Wouldn't be surprised if books were written on the topic one day.
It's quite the thing.
I've seen people act like they're being forced to fight for their life after a 1 cent downvote that was probably going to get dusted anyway.

I love reading the insightful contents shared by both you and @tarazkp. They are always thought-provoking and prompt me to reassess my goals within the Hive community and the type of content I want to produce! 🤔

Ultimately, the baseline I have for myself in whatever I do is to take pride in the work I share, as @bozz recently expressed in his post, and relish the journey while forging connections with individuals from across the world! 😊

It's essential that we do not condone the negative behaviors exhibited by a minority here and ensure they do not tarnish the reputation of what the rest of us have collectively built on Hive. In the end, we acknowledge our own imperfections as humans and hold ourselves accountable for our actions! 💪

Glad that I am singled out as the abuser! :D

But yeah, what I think a lot of it comes down to is personal integrity. Yep., people are entitled and have far too many expectations, but some of these users know that what they are doing is dodgy but feel entitled enough to do it anyway.
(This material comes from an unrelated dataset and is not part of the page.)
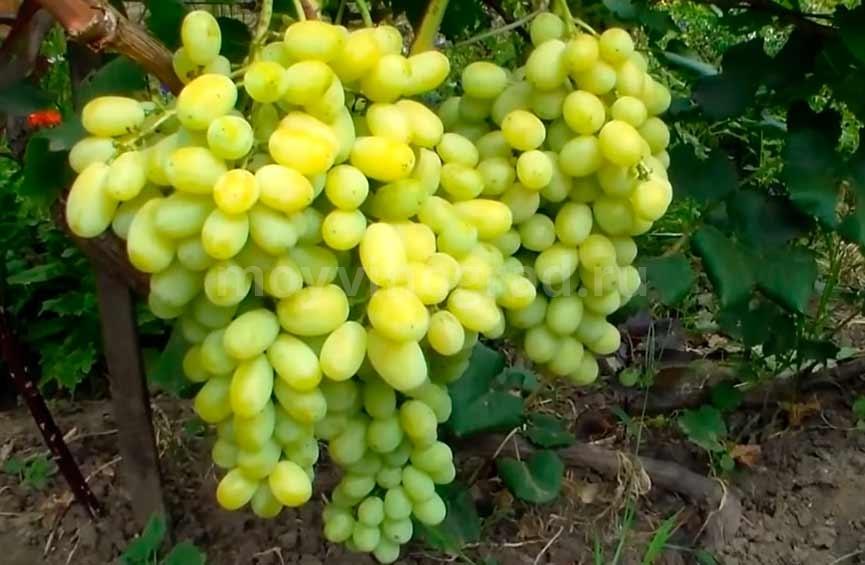 Кисть винограда Лора фото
Where is their integrity?

This isn't about making the odd mistake or not referencing an image properly or whatever, it comes down to knowingly choosing to do something that the person knows is frowned upon.

If I was to repost and not add anything of significant value to it, I would feel terrible, because I know that it is not good behavior.

And the people who claim that "they aren't free" annoy me, because them being able to post the shit in the first place proves that they are free, and they freely chose to post shit. Or repost shit as the case may be. We shouldn't tolerate it in the same way that we shouldn't tolerate violent people in society.

I feel that one of the conditions of a community is to uphold the integrity of the community. That works on an individual level.